4.1.2.2.La représentation de la relation entre infrastructures de transport et développement économique ou comment le Lyon-Turin devient européen

Si le projet a pu avancer à l’étape suivante de son parcours, c’est parce qu’il y avait dans les chiffres avec lesquels les acteurs accompagnaient leurs discours des éléments propres à doter le projet d’un intérêt plus vaste que le simple caractère interrégional qui l’a fortement caractérisé pendant les premières années 1990. Le travail de construction mené par les décideurs de Rhône-Alpes et les deux comités de promotion en collaboration avec la SNCF et les FS a permis au projet de devenir européen avant même de voir son intérêt national reconnu par les deux pays concernés. En effet, le combat pour inscrire définitivement le Lyon-Turin parmi les projets prioritaires du continent n’était pas « évident pour tout le monde : pour l’État [français] il y avait une seule priorité établie, c’était Strasbourg, dans l’espoir que cela renforcerait la position de la ville comme capitale européenne » (Pierre Dumas, Vice-président du Conseil régional, chargé Transports)33. En s’appuyant sur les trafics induits par le projet (+4,7 Mt/an en 2002, entre la situation de référence et la situation de projet, comme représenté en figure 24), les acteurs qui le portaient allaient à la rencontre des idées contenues dans le Livre Blanc de 1993, qui faisait des grandes infrastructures une variable fondamentale de la reprise économique européenne et des maillons manquants un point central de la politique européenne des transports.

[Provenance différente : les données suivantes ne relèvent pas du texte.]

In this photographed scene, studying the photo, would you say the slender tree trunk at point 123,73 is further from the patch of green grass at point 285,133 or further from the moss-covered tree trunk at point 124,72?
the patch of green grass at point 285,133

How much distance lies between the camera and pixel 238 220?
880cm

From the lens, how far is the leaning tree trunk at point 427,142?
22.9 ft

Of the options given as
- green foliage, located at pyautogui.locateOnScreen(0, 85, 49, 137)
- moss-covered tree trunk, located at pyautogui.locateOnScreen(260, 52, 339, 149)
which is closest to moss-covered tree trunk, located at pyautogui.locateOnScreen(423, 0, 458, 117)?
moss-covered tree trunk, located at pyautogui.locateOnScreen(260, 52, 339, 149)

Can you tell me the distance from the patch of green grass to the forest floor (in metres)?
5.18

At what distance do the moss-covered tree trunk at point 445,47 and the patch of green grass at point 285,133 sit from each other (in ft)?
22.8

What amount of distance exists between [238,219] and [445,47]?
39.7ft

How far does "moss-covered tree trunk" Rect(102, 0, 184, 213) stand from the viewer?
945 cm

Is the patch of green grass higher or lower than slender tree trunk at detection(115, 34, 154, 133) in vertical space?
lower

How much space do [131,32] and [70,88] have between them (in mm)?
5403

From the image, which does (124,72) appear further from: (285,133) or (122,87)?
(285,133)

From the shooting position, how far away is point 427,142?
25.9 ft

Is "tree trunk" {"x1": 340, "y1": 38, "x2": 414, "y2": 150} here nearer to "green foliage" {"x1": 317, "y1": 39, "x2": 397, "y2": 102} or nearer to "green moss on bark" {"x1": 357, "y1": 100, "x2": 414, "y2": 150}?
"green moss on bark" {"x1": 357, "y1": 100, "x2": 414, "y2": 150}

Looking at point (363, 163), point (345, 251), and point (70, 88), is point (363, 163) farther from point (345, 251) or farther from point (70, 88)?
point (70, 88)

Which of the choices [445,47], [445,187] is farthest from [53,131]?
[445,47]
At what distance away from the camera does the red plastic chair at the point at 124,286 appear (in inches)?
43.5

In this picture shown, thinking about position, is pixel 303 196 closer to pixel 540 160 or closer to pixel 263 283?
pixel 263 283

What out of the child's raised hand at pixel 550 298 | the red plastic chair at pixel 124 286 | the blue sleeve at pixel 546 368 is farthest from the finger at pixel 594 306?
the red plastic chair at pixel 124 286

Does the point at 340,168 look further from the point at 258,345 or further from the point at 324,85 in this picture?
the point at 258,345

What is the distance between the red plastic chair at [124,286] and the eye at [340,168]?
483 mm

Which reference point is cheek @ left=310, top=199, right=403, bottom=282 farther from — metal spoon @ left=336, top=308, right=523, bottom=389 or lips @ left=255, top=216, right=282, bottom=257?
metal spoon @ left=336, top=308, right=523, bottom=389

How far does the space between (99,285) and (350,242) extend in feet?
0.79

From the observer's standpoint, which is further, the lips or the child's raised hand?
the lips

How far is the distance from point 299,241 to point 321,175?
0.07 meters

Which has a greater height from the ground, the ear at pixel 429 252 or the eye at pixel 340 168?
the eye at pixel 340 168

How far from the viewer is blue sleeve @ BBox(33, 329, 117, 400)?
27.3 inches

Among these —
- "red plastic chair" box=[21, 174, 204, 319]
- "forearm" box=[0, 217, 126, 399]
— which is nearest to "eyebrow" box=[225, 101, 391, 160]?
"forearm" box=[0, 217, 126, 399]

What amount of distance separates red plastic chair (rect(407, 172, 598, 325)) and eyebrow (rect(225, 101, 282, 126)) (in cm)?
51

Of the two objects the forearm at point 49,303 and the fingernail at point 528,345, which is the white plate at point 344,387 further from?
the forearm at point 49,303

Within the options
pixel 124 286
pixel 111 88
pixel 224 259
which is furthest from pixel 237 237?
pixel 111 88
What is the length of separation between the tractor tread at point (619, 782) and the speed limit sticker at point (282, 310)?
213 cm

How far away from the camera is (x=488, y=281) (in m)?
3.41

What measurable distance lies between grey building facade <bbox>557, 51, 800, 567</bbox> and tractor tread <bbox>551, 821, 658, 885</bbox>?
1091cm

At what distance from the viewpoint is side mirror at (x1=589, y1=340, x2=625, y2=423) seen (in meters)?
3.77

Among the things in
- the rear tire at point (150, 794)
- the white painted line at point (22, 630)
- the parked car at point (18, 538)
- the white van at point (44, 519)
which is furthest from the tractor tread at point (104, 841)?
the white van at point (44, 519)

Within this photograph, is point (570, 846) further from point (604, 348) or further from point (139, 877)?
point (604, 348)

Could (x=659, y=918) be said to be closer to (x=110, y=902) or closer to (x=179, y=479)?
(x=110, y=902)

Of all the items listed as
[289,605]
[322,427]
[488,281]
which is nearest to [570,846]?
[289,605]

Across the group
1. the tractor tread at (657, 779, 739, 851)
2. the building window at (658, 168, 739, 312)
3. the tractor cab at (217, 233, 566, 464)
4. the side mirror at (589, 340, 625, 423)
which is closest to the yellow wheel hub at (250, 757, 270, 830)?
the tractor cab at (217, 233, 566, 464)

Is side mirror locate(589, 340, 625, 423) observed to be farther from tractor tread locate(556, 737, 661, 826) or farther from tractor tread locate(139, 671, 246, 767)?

Le projet a pu ainsi être inscrit parmi les projets prioritaires d’Essen en 1994, grâce à la démonstration de son apport – les trafics induits estimés – à la dynamique économique européenne. En même temps, l’Europe a pu se légitimer en tant qu’acteur de référence dans l’histoire du projet et dans la question alpine des transports.

Notes
33.

Cité dans : GIP Transalpes (2001), L’Odyssée Transalpes. Petite histoire d’un grand projet de liaison à travers les Alpes.